— The input —

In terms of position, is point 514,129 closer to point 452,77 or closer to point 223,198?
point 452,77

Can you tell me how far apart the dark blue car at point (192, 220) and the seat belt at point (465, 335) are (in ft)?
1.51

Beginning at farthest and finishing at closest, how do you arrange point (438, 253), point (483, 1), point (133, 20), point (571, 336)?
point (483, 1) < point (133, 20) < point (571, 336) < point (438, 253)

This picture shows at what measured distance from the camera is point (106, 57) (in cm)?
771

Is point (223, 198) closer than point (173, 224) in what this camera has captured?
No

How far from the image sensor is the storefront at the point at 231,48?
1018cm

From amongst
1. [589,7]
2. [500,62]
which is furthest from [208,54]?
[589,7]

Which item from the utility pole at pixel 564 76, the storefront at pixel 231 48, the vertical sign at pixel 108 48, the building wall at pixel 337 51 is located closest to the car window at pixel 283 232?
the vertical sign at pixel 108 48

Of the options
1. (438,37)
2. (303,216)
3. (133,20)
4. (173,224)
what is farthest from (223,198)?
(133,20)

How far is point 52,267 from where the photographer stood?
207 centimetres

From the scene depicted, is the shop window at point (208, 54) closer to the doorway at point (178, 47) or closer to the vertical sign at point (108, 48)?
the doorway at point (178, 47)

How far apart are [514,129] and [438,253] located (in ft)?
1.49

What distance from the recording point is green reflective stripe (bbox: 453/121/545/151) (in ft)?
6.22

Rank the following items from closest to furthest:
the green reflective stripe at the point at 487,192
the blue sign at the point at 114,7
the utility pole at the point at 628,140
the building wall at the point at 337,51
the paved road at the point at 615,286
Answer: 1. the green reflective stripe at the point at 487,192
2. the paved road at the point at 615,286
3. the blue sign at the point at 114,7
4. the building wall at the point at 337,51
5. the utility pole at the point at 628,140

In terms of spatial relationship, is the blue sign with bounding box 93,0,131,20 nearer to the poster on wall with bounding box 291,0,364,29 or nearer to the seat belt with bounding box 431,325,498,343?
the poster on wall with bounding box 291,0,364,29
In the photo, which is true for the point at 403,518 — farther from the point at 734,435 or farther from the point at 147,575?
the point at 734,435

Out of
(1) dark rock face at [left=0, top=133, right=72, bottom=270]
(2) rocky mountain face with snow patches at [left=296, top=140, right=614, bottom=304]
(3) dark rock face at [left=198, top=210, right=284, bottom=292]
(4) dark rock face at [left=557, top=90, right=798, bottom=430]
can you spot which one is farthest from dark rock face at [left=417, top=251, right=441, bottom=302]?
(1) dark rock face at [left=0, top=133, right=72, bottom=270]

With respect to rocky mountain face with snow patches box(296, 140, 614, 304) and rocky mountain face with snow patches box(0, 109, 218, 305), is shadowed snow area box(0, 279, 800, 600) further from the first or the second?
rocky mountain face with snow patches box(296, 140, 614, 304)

— To do —
Write out these lines word for word, keeping every one of them.

— Worked answer —
In terms of position, is point 514,129 closer to point 452,77 or closer to point 223,198?
point 452,77

Can you tell me how far apart the dark blue car at point (192, 220) and the seat belt at point (465, 335) are (in ft)?
1.51

Beginning at farthest and finishing at closest, how do you arrange point (438, 253), point (483, 1), point (133, 20), point (571, 336)?
point (483, 1) < point (133, 20) < point (571, 336) < point (438, 253)

This picture shows at what measured distance from the camera is point (106, 57) (in cm)?
771

Is point (223, 198) closer than point (173, 224) in what this camera has captured?
No

How far from the image sensor is the storefront at the point at 231,48?
1018cm

From amongst
1. [589,7]
2. [500,62]
which is furthest from [208,54]?
[589,7]

Which item from the utility pole at pixel 564 76, the storefront at pixel 231 48, the vertical sign at pixel 108 48, the building wall at pixel 337 51 is located closest to the car window at pixel 283 232?
the vertical sign at pixel 108 48

Of the options
1. (438,37)
2. (303,216)
3. (133,20)
4. (173,224)
what is farthest from (223,198)?
(133,20)

How far is point 52,267 from where the photographer stood?
207 centimetres

From the scene depicted, is the shop window at point (208, 54) closer to the doorway at point (178, 47) or closer to the vertical sign at point (108, 48)?
the doorway at point (178, 47)

How far apart are [514,129] and [438,253] located (in ft)?
1.49

What distance from the recording point is green reflective stripe (bbox: 453/121/545/151) (in ft)?
6.22

Rank the following items from closest to furthest:
the green reflective stripe at the point at 487,192
the blue sign at the point at 114,7
the utility pole at the point at 628,140
the building wall at the point at 337,51
the paved road at the point at 615,286
Answer: 1. the green reflective stripe at the point at 487,192
2. the paved road at the point at 615,286
3. the blue sign at the point at 114,7
4. the building wall at the point at 337,51
5. the utility pole at the point at 628,140

In terms of spatial relationship, is the blue sign with bounding box 93,0,131,20 nearer to the poster on wall with bounding box 291,0,364,29 or nearer to the seat belt with bounding box 431,325,498,343?
the poster on wall with bounding box 291,0,364,29
In the photo, which is true for the point at 403,518 — farther from the point at 734,435 or farther from the point at 147,575?
the point at 734,435

Out of
(1) dark rock face at [left=0, top=133, right=72, bottom=270]
(2) rocky mountain face with snow patches at [left=296, top=140, right=614, bottom=304]
(3) dark rock face at [left=198, top=210, right=284, bottom=292]
(4) dark rock face at [left=557, top=90, right=798, bottom=430]
can you spot which one is farthest from dark rock face at [left=417, top=251, right=441, bottom=302]?
(1) dark rock face at [left=0, top=133, right=72, bottom=270]

With respect to rocky mountain face with snow patches box(296, 140, 614, 304) and rocky mountain face with snow patches box(0, 109, 218, 305), is shadowed snow area box(0, 279, 800, 600) further from the first or the second?
rocky mountain face with snow patches box(296, 140, 614, 304)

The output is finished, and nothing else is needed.